Both chronic primary and chronic secondary adrenal insufficiency lead to glucocorticoid deficiency and occasionally androgen deficiency (in women). The clinical features common to both primary and secondary adrenal insufficiency include hypotension, weakness, fatigue, anorexia, weight loss, nausea, and vomiting. Eosinophilia and normocytic anemia are common and occasionally one may see hypercalcemia. Hypoglycemia may be present particularly in children with primary adrenal insufficiency and in patients with secondary adrenal insufficiency in the context of panhypopituitarism when growth hormone is also missing. Chronic primary adrenal insufficiency may be accompanied by other autoimmune disorders (polyglandular failure), the most common being autoimmune thyroid disease (Grave's or Hashimoto's). Rarely, autoimmune hypoparathyroidism is present and such patients would be hypocalcemic. Two features distinguish primary and secondary adrenal insufficiency. First, mineralocorticoid deficiency is present in primary but absent in secondary (ACTH does not play a major role in regulation of aldosterone). For this reason, hyperkalemia is usually present in primary insufficiency but absent in secondary. Hyponatremia is a feature of both, but in primary insufficiency it is associated with volume contraction resulting in an elevated blood urea nitrogen (BUN) and creatinine. Hyponatremia in secondary adrenal insufficiency is dilutional because of decreased ability to excrete a water load and increased vasopressin levels. A second distinguishing feature is the high concentrations of ACTH and other propiomelanocortin (POMC)-derived peptides in primary insufficiency and the low or normal concentrations of these peptides in secondary insufficiency. This would typically lead to hyperpigmentation in primary insufficiency (from melanocyte-stimulating activity of POMC-derived peptides) and lack of hyperpigmentation, and occasionally pallor, in secondary insufficiency.

Acute adrenal crisis is characterized by hypotension and shock, fever, confusion, nausea, and vomiting. In the setting of acute adrenal hemorrhage, many patients will also have abdominal, flank, or back pain. Pituitary apoplexy is usually associated with severe headache and frequently ophthalmoplegia. Laboratory abnormalities include azotemia and eosinophilia.
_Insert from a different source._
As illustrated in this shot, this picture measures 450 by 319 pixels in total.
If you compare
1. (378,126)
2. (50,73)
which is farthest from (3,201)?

	ADRENAL INSUFFICIENCY IN THE CRITICAL CARE SETTING

TOP INTRODUCTION CLASSICAL PRESENTATIONS OF... ADRENAL INSUFFICIENCY IN THE... REFERENCES

Critically ill patients present a special challenge in terms of diagnosis and management of adrenal insufficiency. We will address the following questions frequently confronting critical care physicians and endocrine consultants: (1) Which patients with diagnosed chronic adrenal insufficiency should be placed on stress doses of steroids and what should these doses be? (2) How should patients with acute adrenal crisis be managed? (3) Are some critically ill patients "relatively" adrenally insufficient and which ones should receive replacement therapy? (4) What are the diagnostic criteria for adrenal insufficiency in general and for secondary adrenal insufficiency in particular?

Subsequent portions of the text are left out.